Stored items
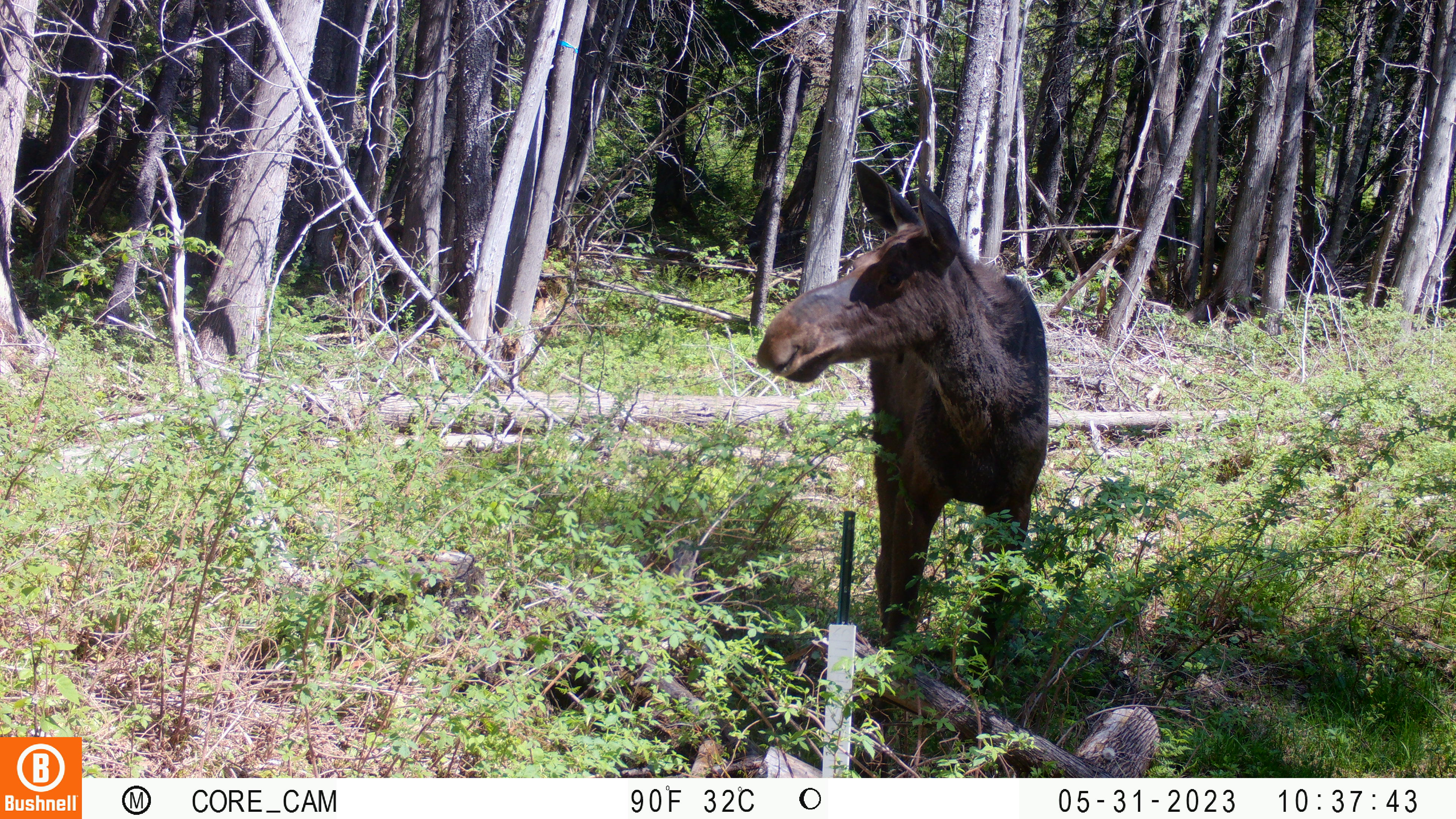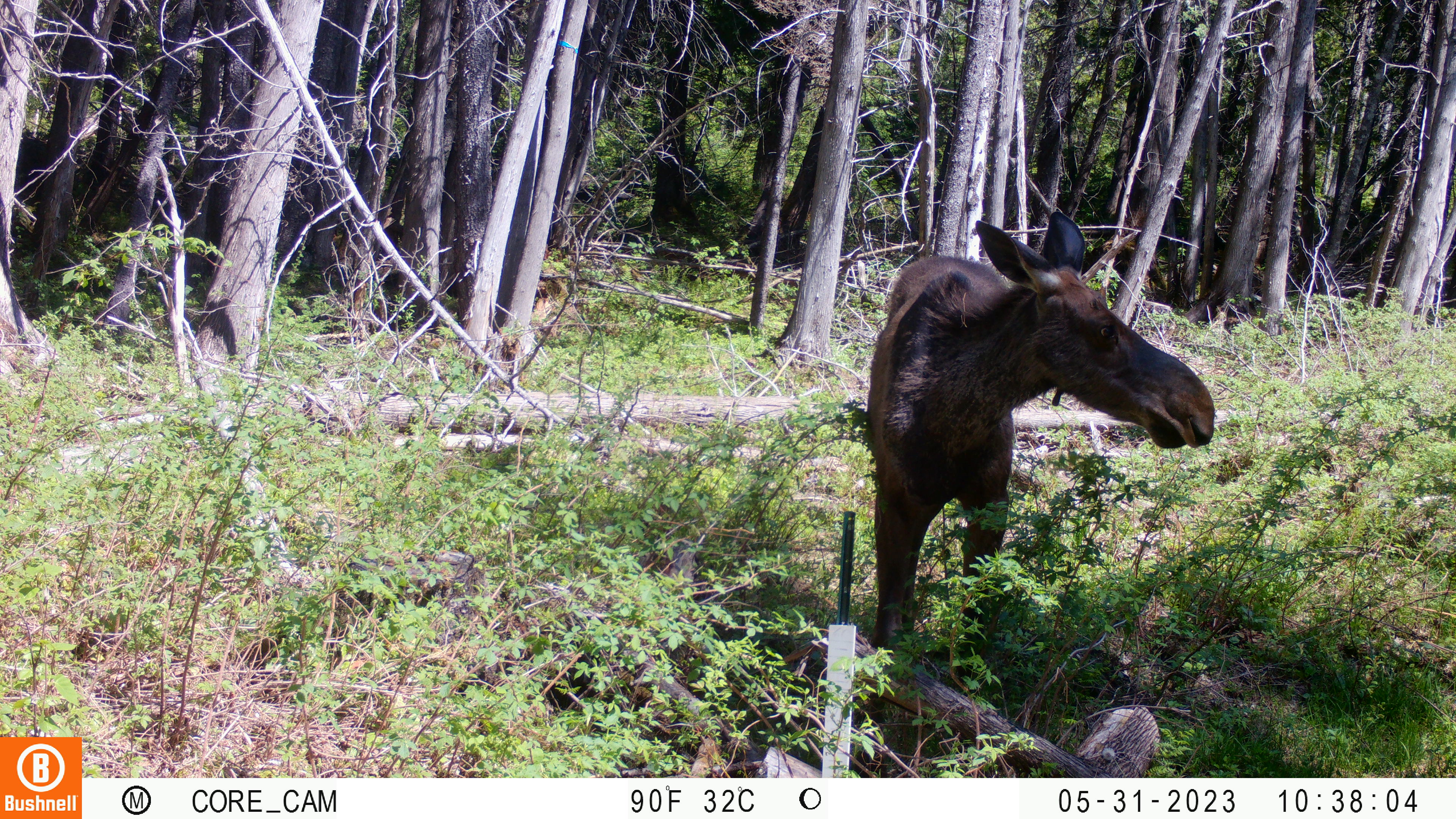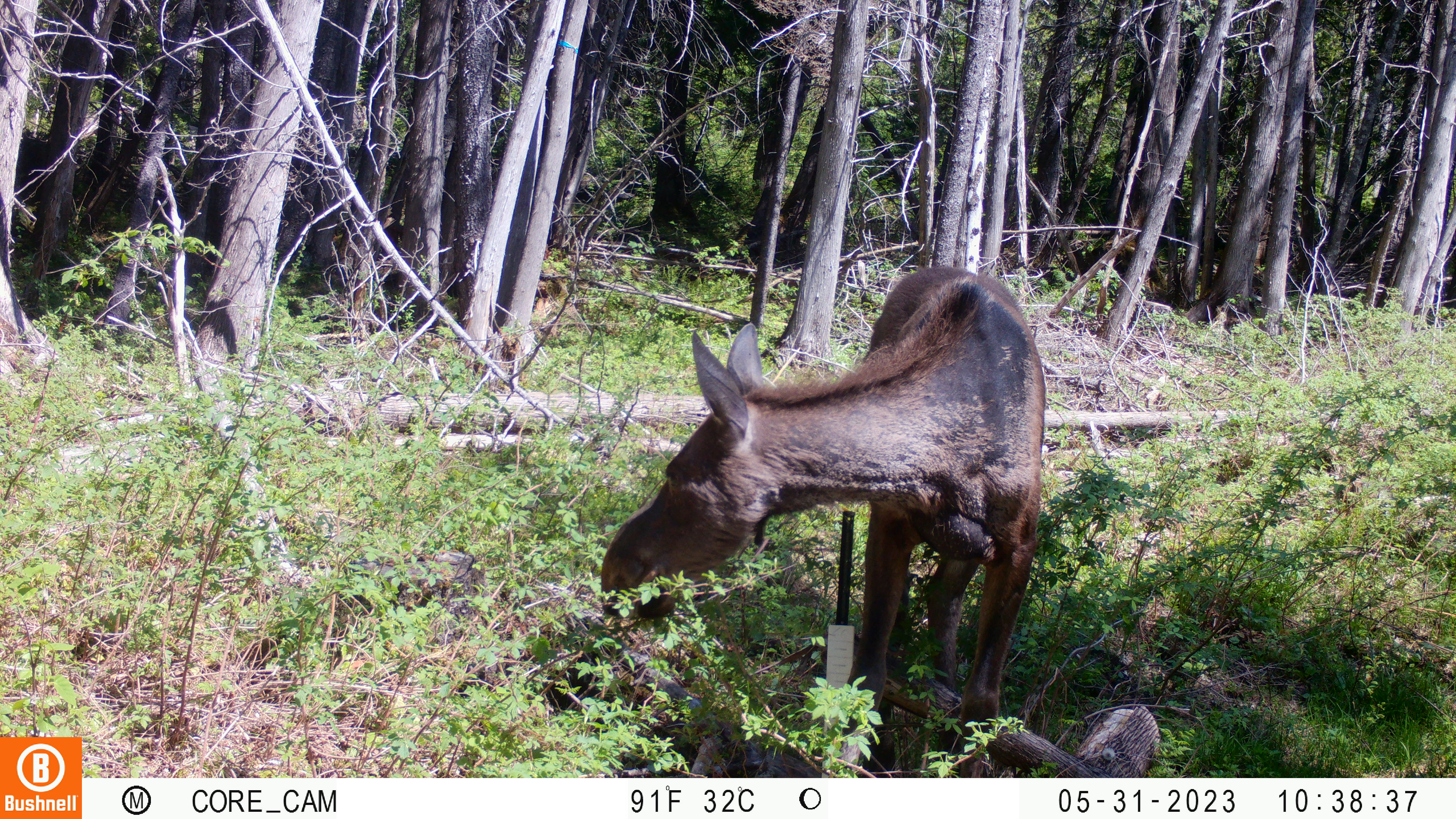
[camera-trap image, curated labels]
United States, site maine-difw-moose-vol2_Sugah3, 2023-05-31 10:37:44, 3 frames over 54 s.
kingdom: Animalia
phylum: Chordata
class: Mammalia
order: Artiodactyla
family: Cervidae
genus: Alces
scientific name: Alces alces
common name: moose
Moose (Alces alces).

# Work to complete
From the first line to the last, copy the records above exactly and drop any pictures.

# Result for this task
[camera-trap image, curated labels]
United States, site maine-difw-moose-vol2_Sugah3, 2023-05-31 10:37:44, 3 frames over 54 s.
kingdom: Animalia
phylum: Chordata
class: Mammalia
order: Artiodactyla
family: Cervidae
genus: Alces
scientific name: Alces alces
common name: moose
Moose (Alces alces).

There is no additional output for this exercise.